The Hudlin brothers (House Party, Boomerang, Bébé's Kids) took on a more populist approach to their film making. Mario Van Peebles (New Jack City, Posse, Panther, Baadasssss!) was unabashedly pulp. Ernest Dickerson (Juice) struck a more coming-of-age chord. Alan and Albert Hughes (Menace II Society, Dead Presidents, From Hell, The Book of Eli) were stylized visionaries. F. Gary Gray (Friday, Set It Off, The Negotiator, The Italian Job, Straight Outta Compton, The Fate of the Furious) was an effortless genre jumper.
And there were more movie-making standouts from the empowering Leslie Harris (Just Another Girl on the I.R.T.) and the delightfully quirky Chris Cherot (Have Plenty) to the steadfastly earnest Malcolm D. Lee (Undercover Brother, The Best Man, Roll Bounce, Girls Trip).
Yet compared to his peers, Singleton was a throwback filmmaker who in a racially just world would have thrived in Hollywood’s old school studio system of the ‘30s, ‘40s, ‘50s and early ‘60s. Following his first two big screen efforts, the West Coast-based talent directed a college life melodrama (1995’s Higher Learning); took on an underrated historical period piece about a 1920s racist massacre of Black citizens in Florida (1997’s Rosewood); resurrected a Blaxploitation icon (2000’s Shaft); returned to the ‘hood for a stark dissection of modern African-American manhood (2001’s Baby Boy); segued into an out-of-the-box crime thriller (2005’s Four Brothers); and proved he could lead a big-budget popcorn production (2003’s 2 Fast 2 Furious).
Not all of Singleton’s films stuck the landing, but that was never his goal. Singleton, who elevated the movie careers of everyone from Laurence Fishburne, Angela Bassett, Ice Cube, Regina King and Cuba Gooding Jr. to Jeffrey Wright, Tyrese Gibson, Jennifer Connelly, Terrence Howard and Ludacris, was a pure movie man by heart.
At one point, Singleton was even attached to direct the film version of Luke Cage, before the Black Marvel comic book hero was brought to life by his friend Cheo Hodari Coker for Netflix. “John Singleton was a Jedi level geek,” Coker tweeted. “The only thing more fun than seeing a Marvel or Star Wars movie was arguing with him about it: shot for shot. Line for line. Seeing Endgame with him would have been a blast. That gleam in his eye. That cackle. He would have loved it.”

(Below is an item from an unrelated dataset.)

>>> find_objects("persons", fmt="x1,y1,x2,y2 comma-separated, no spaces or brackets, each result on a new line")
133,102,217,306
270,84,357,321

Indeed, it all goes back to John Singleton never limiting himself; dreaming beyond the at times harrowing, violent South Central confines he grew up in. The ambitious USC film student who kicked down Hollywood's restrictive doors kept them open and never forgot why he fell in love with the medium in the first place. And he did it all while celebrating his Blackness in the most matter-of-fact way. We salute you, sir.